Eu acabei a escola primeiro. A minha mãe queria que eu acabasse os estudos antes de me dedicar a 100% à minha carreira e eu concordei. Andei numa escola normal, para mim não era só uma questão de aprender matemática, ciências ou história. Para mim o ambiente social foi muito importante. Os miúdos hoje em dia não têm uma interacção normal com outras pessoas e muitos surfistas parece que só sabem falar com surfistas, vivem numa bolha. O surf é pequeno no mundo, o mundo dos desportos em geral é pequeno, o resto do mundo é composto por pessoas “normais”, temos que saber falar com uma pessoa normal que não sabe nada de surf. É isso que se aprende da escola, aprender a falar e interagir com as outras pessoas, é algo que a minha mãe fez questão e eu, quando era mais novo, não percebia, mas agora percebo. Comecei a viajar muito cedo, com 12 anos, e aos 17 estive grande parte do ano fora a competir no QS, e consegui a qualificação para o tour. Com 18 estava a fazer o QS, CT e Pro Juniores, fiz tudo. Depois comecei a vir cá, e o timing foi perfeito.
Quais são os objectivos para este ano?
Dos 18 aos 20 tive anos muito preenchidos mas este ano vou só competir no Championship Tour e no US Open, em Ribeira D’Ilhas e no Havai. Ainda estou de férias, na próxima semana começo a treinar com o Jake Patterson. Apesar de estar de férias faço surf todos os dias e vou ao ginásio todos os dias, é a minha rotina, é o mínimo. Quando começar a treinar, na próxima semana, vai ser mais a sério, mais intenso. Este ano vou estar muito ocupado pois irei muitas vezes ao Japão, obrigações ligadas aos Jogos Olímpicos, além de vir a Portugal sempre que puder.
Mudaste de nacionalidade no ano passado, foi para garantir vaga nos Jogos Olímpicos?
Eu sou 100% japonês de ascendência, ambos os meus pais são japoneses e era o sonho deles. Não necessariamente nos Jogos Olímpicos mas sim na competição em geral. Eles nunca me pressionaram mas sempre senti isso. Para mim, o meu objectivo na vida é fazer os meus pais orgulharem-se de mim. Não me preocupo com medalhas de ouro ou título mundial, se os faz orgulhosos, eu quero fazer. Foi uma das motivações para mudar a nacionalidade, ser o primeiro japonês no tour e garantir-me nos Jogos Olímpicos. Pareceu-me natural, uma boa mudança. Tive para mudar quando tinha 17 anos, quando me qualifiquei, mas o timing era apertado, consegui a vaga em Novembro e em Fevereiro já estava a competir no QS. Agora tive tempo e tratei disso. Os Jogos Olímpicos tiveram influência na mudança, mas já estava para o fazer há alguns anos.

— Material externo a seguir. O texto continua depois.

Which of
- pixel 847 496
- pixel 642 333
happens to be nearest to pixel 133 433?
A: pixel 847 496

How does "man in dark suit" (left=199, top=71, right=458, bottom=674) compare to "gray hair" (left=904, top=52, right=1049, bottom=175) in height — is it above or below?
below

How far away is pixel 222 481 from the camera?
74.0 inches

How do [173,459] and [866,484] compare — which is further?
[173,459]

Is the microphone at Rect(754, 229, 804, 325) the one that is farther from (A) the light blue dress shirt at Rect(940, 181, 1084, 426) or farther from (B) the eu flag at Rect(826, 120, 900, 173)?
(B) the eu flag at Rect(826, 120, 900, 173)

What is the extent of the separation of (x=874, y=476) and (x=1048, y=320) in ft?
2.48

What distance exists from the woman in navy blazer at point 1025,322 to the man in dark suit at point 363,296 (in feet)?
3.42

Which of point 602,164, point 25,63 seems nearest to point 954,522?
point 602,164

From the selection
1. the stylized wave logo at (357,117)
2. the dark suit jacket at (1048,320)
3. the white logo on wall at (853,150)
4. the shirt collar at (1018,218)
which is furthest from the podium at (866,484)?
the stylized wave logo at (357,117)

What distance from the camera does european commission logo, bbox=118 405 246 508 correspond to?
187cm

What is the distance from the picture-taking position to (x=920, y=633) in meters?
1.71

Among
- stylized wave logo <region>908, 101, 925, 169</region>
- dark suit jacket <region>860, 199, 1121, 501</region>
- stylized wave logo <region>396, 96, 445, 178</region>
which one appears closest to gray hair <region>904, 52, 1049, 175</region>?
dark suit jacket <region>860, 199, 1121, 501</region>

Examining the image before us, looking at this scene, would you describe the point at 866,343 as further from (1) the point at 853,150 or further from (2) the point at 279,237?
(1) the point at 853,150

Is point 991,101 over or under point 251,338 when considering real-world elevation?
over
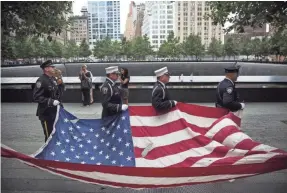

Como é a cultura de surf no Japão?
Olha, lembra-me muito a de Portugal. Eu admiro muito e respeito muito o Tiago porque vi o que ele fez pelo surf em Portugal. Talvez as pessoas cá nem têm noção mas ele meteu Portugal no mapa, no meio toda a gente conhece o país por ele. Levou a bandeira portuguesa ao podium, com orgulho. Tudo se abriu a partir daí e eu quero fazer isso pelo Japão. Quero ser a pessoa que ajudou a economia do Japão devido ao surf, como aconteceu em Portugal. O surf está na moda em Portugal, é cool, e quero fazer isso lá. O país tem muito potencial mas o surf neste momento é visto como um desporto para pessoas mais velhas, pessoas com 30, 40 e 50 anos que surfam depois do trabalho ou no fim de semana com os amigos. É bom mas, juntamente com outros surfistas como o Hiroto Ohhara, o Takumi Nakamura, Kaito Ohashi, queremos renovar a imagem para uma nova geração, que os mais novos se inspirem e o surf se torne num desporto para todas as idades. É uma altura especial para o Japão e apenas temos que aproveitar bem.
Para terminar, no ano passado chegaste ao top10, era o teu objectivo ou tinhas outras metas planeadas?
Quando eu tinha 16/17 anos o meu objectivo era aos 18 entrar no top100 do QS, qualificar-me com 19 anos para competir no CT aos 20 anos. Depois queria subir no ranking com 21 anos, aos 22 queria chegar ao top10 e aos 23 queria estar perto da disputa pelo título. Estou um ou dois anos à frente dos meus objectivos, aconteceu tudo muito rápido, foi uma loucura. No início do ano passado constatei que estava à frente do meu objectivo por isso foquei-me em chegar ao top10. Acho que se manter o foco posso acabar no top5 em 2019, é o objectivo.